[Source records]
===============

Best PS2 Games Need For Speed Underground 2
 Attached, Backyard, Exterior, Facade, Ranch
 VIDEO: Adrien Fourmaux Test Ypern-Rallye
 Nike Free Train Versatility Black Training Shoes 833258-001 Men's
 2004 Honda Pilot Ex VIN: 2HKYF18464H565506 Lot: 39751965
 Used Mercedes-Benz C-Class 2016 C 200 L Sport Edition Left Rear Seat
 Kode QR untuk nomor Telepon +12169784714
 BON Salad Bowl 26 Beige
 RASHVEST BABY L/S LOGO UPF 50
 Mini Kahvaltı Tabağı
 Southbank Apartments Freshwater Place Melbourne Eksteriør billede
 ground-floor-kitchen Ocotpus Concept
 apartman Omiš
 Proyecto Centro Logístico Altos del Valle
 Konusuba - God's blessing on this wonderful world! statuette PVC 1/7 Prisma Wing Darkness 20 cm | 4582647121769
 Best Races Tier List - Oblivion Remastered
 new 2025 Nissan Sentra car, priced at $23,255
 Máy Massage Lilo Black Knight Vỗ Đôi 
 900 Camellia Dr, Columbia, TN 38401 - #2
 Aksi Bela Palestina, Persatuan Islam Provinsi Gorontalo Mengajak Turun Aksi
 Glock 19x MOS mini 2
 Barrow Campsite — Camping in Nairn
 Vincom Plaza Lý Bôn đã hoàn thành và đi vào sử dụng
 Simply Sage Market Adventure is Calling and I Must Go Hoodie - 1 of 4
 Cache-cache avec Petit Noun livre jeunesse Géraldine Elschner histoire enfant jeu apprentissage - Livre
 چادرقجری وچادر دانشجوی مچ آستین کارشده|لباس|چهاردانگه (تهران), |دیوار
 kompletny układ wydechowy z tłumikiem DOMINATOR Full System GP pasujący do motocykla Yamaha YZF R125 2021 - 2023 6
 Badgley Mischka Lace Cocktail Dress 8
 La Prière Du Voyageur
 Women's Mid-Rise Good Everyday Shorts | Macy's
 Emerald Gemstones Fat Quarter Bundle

===============

#### [What is expected]
Lines containing the word "Best" are to be tallied across the entries above; give only the resulting count.

#### [Output below]
2